PROBLEM TO WORK ON:
For every line in the material, produce an exact copy.

RECORDS FOR THE TASK:

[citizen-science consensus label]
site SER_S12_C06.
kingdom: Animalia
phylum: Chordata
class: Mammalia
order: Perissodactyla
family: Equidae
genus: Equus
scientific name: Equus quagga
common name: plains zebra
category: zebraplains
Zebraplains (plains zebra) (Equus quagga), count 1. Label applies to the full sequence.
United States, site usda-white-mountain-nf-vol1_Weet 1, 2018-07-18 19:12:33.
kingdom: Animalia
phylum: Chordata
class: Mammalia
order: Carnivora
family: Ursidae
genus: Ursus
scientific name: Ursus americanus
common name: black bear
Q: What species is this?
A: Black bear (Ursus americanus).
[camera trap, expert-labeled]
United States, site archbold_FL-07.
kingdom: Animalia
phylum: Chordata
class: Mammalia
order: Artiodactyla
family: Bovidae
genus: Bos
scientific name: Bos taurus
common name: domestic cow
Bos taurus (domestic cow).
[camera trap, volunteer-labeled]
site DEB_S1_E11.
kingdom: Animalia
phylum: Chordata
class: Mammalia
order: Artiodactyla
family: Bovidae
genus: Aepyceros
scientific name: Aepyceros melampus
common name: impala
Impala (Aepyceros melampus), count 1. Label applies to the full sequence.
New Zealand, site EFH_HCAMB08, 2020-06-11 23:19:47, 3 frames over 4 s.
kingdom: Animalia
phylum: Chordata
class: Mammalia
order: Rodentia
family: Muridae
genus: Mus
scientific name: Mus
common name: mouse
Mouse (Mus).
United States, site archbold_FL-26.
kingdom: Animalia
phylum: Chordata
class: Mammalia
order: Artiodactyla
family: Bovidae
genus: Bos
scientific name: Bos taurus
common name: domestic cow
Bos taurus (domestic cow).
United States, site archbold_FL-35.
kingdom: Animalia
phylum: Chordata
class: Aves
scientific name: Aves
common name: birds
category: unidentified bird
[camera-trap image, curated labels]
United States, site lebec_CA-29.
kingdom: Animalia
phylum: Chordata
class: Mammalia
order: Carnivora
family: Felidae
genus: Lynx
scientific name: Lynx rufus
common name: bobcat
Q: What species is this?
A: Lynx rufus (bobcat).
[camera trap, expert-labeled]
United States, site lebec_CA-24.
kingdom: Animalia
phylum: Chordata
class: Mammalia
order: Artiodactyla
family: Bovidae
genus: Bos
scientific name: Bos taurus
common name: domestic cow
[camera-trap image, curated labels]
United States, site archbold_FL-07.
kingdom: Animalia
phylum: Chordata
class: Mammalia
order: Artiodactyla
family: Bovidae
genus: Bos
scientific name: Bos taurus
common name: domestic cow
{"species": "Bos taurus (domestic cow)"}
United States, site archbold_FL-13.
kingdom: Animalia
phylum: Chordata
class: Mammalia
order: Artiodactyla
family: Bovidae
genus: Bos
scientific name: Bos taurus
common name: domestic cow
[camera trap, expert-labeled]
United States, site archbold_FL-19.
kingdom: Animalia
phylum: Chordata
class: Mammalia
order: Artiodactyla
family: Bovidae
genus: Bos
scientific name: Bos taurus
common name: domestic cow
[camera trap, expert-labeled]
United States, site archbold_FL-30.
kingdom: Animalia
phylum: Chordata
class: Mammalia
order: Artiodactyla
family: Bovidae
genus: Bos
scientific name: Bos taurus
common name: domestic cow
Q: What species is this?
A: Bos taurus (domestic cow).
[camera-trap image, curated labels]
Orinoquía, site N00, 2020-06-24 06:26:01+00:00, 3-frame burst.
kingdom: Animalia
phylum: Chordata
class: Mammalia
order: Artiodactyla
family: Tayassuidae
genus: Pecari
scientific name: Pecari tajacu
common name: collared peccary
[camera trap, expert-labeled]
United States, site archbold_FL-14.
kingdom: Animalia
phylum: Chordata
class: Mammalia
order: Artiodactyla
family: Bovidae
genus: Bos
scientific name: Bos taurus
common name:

WRITTEN ANSWER:
[citizen-science consensus label]
site SER_S12_C06.
kingdom: Animalia
phylum: Chordata
class: Mammalia
order: Perissodactyla
family: Equidae
genus: Equus
scientific name: Equus quagga
common name: plains zebra
category: zebraplains
Zebraplains (plains zebra) (Equus quagga), count 1. Label applies to the full sequence.
United States, site usda-white-mountain-nf-vol1_Weet 1, 2018-07-18 19:12:33.
kingdom: Animalia
phylum: Chordata
class: Mammalia
order: Carnivora
family: Ursidae
genus: Ursus
scientific name: Ursus americanus
common name: black bear
Q: What species is this?
A: Black bear (Ursus americanus).
[camera trap, expert-labeled]
United States, site archbold_FL-07.
kingdom: Animalia
phylum: Chordata
class: Mammalia
order: Artiodactyla
family: Bovidae
genus: Bos
scientific name: Bos taurus
common name: domestic cow
Bos taurus (domestic cow).
[camera trap, volunteer-labeled]
site DEB_S1_E11.
kingdom: Animalia
phylum: Chordata
class: Mammalia
order: Artiodactyla
family: Bovidae
genus: Aepyceros
scientific name: Aepyceros melampus
common name: impala
Impala (Aepyceros melampus), count 1. Label applies to the full sequence.
New Zealand, site EFH_HCAMB08, 2020-06-11 23:19:47, 3 frames over 4 s.
kingdom: Animalia
phylum: Chordata
class: Mammalia
order: Rodentia
family: Muridae
genus: Mus
scientific name: Mus
common name: mouse
Mouse (Mus).
United States, site archbold_FL-26.
kingdom: Animalia
phylum: Chordata
class: Mammalia
order: Artiodactyla
family: Bovidae
genus: Bos
scientific name: Bos taurus
common name: domestic cow
Bos taurus (domestic cow).
United States, site archbold_FL-35.
kingdom: Animalia
phylum: Chordata
class: Aves
scientific name: Aves
common name: birds
category: unidentified bird
[camera-trap image, curated labels]
United States, site lebec_CA-29.
kingdom: Animalia
phylum: Chordata
class: Mammalia
order: Carnivora
family: Felidae
genus: Lynx
scientific name: Lynx rufus
common name: bobcat
Q: What species is this?
A: Lynx rufus (bobcat).
[camera trap, expert-labeled]
United States, site lebec_CA-24.
kingdom: Animalia
phylum: Chordata
class: Mammalia
order: Artiodactyla
family: Bovidae
genus: Bos
scientific name: Bos taurus
common name: domestic cow
[camera-trap image, curated labels]
United States, site archbold_FL-07.
kingdom: Animalia
phylum: Chordata
class: Mammalia
order: Artiodactyla
family: Bovidae
genus: Bos
scientific name: Bos taurus
common name: domestic cow
{"species": "Bos taurus (domestic cow)"}
United States, site archbold_FL-13.
kingdom: Animalia
phylum: Chordata
class: Mammalia
order: Artiodactyla
family: Bovidae
genus: Bos
scientific name: Bos taurus
common name: domestic cow
[camera trap, expert-labeled]
United States, site archbold_FL-19.
kingdom: Animalia
phylum: Chordata
class: Mammalia
order: Artiodactyla
family: Bovidae
genus: Bos
scientific name: Bos taurus
common name: domestic cow
[camera trap, expert-labeled]
United States, site archbold_FL-30.
kingdom: Animalia
phylum: Chordata
class: Mammalia
order: Artiodactyla
family: Bovidae
genus: Bos
scientific name: Bos taurus
common name: domestic cow
Q: What species is this?
A: Bos taurus (domestic cow).
[camera-trap image, curated labels]
Orinoquía, site N00, 2020-06-24 06:26:01+00:00, 3-frame burst.
kingdom: Animalia
phylum: Chordata
class: Mammalia
order: Artiodactyla
family: Tayassuidae
genus: Pecari
scientific name: Pecari tajacu
common name: collared peccary
[camera trap, expert-labeled]
United States, site archbold_FL-14.
kingdom: Animalia
phylum: Chordata
class: Mammalia
order: Artiodactyla
family: Bovidae
genus: Bos
scientific name: Bos taurus
common name:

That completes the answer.